[Entries drawn from a collection]
══════

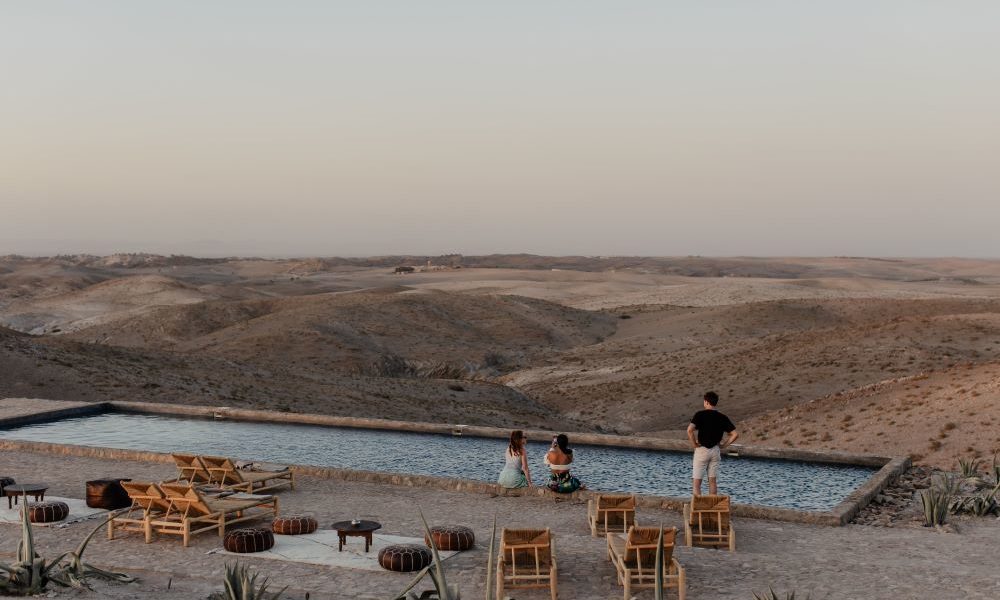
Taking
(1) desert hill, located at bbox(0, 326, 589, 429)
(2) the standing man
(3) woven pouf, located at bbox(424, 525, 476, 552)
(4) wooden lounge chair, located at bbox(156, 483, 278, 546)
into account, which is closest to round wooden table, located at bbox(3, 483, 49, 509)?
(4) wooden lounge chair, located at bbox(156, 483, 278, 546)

══════

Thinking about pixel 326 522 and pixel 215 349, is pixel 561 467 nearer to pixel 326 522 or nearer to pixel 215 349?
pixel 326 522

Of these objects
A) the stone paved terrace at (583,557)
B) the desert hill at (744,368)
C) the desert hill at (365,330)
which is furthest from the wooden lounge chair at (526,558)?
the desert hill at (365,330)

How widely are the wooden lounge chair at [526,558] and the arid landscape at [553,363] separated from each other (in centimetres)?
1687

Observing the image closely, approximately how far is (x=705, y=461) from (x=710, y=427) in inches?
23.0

══════

## [Brief]
Pick out each line of the records above that contains the string "chair".

## [Expected answer]
(4) wooden lounge chair, located at bbox(156, 483, 278, 546)
(4) wooden lounge chair, located at bbox(156, 483, 278, 546)
which is furthest from the wooden lounge chair at (526,558)?
How widely are the wooden lounge chair at [526,558] and the arid landscape at [553,363] separated from each other (in centimetres)?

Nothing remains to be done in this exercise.